Metin bölümü:
Ya Hayır Söyle.. Ya da Sus..

"Bâtıl şeyleri iyice tasvir, sâfi zihinleri idlaldir." diyen Bediüzzaman çok önemli bir noktaya işaret eder.

Yani hoş olmayan dinin kötü gördüğü şeylerin açıkça, her detayı ortaya dökülerek anlatılmasında saf temiz zihinlerin bozulması tehlikesi vardır. Çünkü zihin anlatılanı ister istemez canlandırır.

Bunun yanında başka bir tehlike ise saf zihinlerde o çirkin şeyler hakkında merak uyandırması ve âdeta bir yeşil ışık yakmasıdır.

Burada dikkat edilmesi gereken nokta şudur ki, bir şeye “kötü” diyerek onun kötülüğünü anlatmakla, onun detaylarıyla tasvirini yapmanın birbirinden farklı olduğunun bilinmesi gerekir.

Fert ve topluma zarar veren tavır ve davranışlardan insanları uzaklaştırmak, soğutmak ve bu tür kötülüklere karşı onlarda bir tiksinti hissi uyandırmak için elbette onların kötü olduğunun söylenilmesi, onlar hakkında uyarıda bulunulması gerekir. Fakat bu yapılırken, o kötü fiil ve davranışlar renk renk, çizgi çizgi resmedilip zihinlerde somut fotoğraf oluşturacak şekilde ortaya konulmamalıdır. Zira meselenin tam bir fotoğrafı çekilerek ortaya konulması, bazılarında söz konusu fiillere karşı, yukarıda ifade edildiği gibi,arzu ve temayül oluşturabilir.

Yapılacaklar:
a) Kötülüklerin tasviri hakkındaki metinde "Fert ve topluma zarar veren" sözleriyle başlayan paragrafı, ana bilgilerini koruyarak madde madde yazın.
b) Kötülüklerin tasviri hakkındaki metne göre aşağıdaki soruları yanıtlayın:
(i) Bediüzzaman'ın sözüne göre bâtıl şeyleri iyice tasvir etmek ne yapar?
(ii) Zihin kendisine anlatılanı ister istemez ne yapar?
(iii) Çirkin şeylerin ayrıntılı anlatılmasının saf zihinlerdeki diğer tehlikesi nedir?
c) Lütfen kötülüklerin tasviri hakkındaki metni, son cümlesinden sonra kaldığı yerden devam ettirin.

Çıkarılan kayıtlar:
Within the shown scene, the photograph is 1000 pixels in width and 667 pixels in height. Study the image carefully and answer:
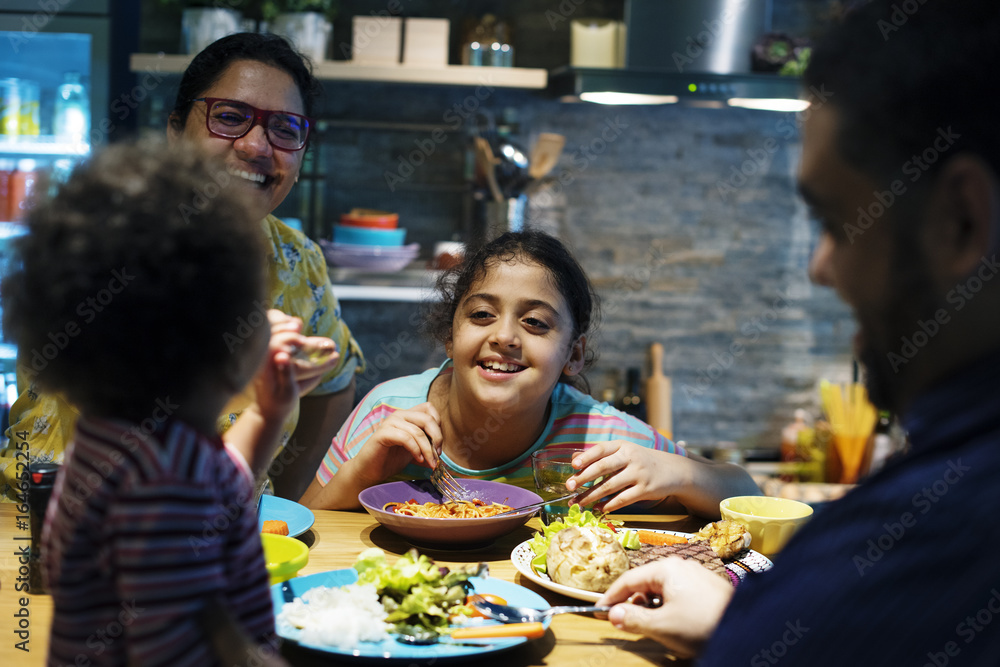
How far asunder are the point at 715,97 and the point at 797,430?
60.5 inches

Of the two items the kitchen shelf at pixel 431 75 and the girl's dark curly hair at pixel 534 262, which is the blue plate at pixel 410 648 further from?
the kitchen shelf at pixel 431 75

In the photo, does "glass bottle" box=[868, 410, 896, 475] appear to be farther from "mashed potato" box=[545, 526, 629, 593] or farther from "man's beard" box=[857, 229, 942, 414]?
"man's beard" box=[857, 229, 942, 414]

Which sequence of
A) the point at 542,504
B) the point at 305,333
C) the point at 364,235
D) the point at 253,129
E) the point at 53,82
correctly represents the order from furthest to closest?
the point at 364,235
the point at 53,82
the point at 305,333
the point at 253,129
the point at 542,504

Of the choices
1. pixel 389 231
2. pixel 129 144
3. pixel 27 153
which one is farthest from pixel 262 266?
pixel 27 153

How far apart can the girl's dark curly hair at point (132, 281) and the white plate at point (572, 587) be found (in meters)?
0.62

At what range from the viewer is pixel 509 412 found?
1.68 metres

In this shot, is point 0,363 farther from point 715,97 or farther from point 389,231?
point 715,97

==

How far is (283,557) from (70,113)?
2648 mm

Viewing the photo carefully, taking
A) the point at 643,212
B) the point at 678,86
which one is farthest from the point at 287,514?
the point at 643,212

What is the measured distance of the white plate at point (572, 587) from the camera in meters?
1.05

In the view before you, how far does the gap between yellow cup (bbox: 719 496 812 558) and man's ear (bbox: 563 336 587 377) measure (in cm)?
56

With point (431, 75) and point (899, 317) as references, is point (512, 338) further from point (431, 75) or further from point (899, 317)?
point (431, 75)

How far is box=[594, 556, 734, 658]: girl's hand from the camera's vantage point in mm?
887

==

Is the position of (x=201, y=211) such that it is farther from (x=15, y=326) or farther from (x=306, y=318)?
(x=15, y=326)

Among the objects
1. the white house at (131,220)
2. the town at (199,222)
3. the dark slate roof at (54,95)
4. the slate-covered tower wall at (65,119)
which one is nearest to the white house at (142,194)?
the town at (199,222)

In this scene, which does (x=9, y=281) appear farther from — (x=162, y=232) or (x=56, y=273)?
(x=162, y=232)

Yanıtlar:
a)
- Bireye ve topluma zarar veren davranışlardan insanları uzaklaştırmak, soğutmak ve onlarda tiksinti uyandırmak için bu davranışların kötü olduğu söylenmeli, uyarıda bulunulmalıdır.
- Bu yapılırken kötü fiil ve davranışlar renk renk, çizgi çizgi resmedilmemeli, zihinlerde somut bir fotoğraf oluşturacak şekilde ortaya konulmamalıdır.
- Meselenin tam bir fotoğrafının çekilmesi, bazı kişilerde bu fiillere karşı arzu ve temayül oluşturabilir.

b)
(i) Sâfi zihinleri idlaldir, yani saf ve temiz zihinleri bozar.
(ii) Anlatılanı canlandırır.
(iii) O çirkin şeyler hakkında merak uyandırması ve âdeta bir yeşil ışık yakması.

c)
Ayrıca sürekli anlatılan ya da görülen şeyler, hoşa gitmeyen bir hal olsa bile bir müddet sonra zihin tarafından normal karşılanmaya başlayabilir.

Araştırmalar sonucunda kısaca "Yaşantı Konisi" olarak adlandırılan ve duyu organlarının öğrenme sürecindeki etkisini ortaya koyan teoriye göre, duyu organlarımızın öğrenmemize etkisi şöyledir: Görme %83, işitme %11, koklama %3,5, dokunma %1,5 ve tat alma %1… Görüldüğü üzere, öğrenmemizde en önemli pay %83 gibi yüksek bir oranla "görme" duyumuza ait. İşitmeyle beraber hesap edildiğinde ortaya %94 gibi oldukça yüksek bir oran çıkmaktadır.

Yaşanan hadiselerin haberlerdeki veriliş yöntemi ve biçiminden tutunuz, kitleleri ekran başına kilitleyen dizilerdeki senaryo ve kurgulardaki olumsuzluklardan etkilenmemek mümkün müdür? Göz gördükçe, kulak işittikçe iyi ya da kötü ama mutlaka bir etkileşim söz konusu olacaktır.

Bilindiği üzere şeytan insanı günaha sürükleme adına ondaki bazı negatif duyguları çok iyi değerlendirir. Dolayısıyla bu duyguların uyanmaması ve uyarılmaması çok önemlidir.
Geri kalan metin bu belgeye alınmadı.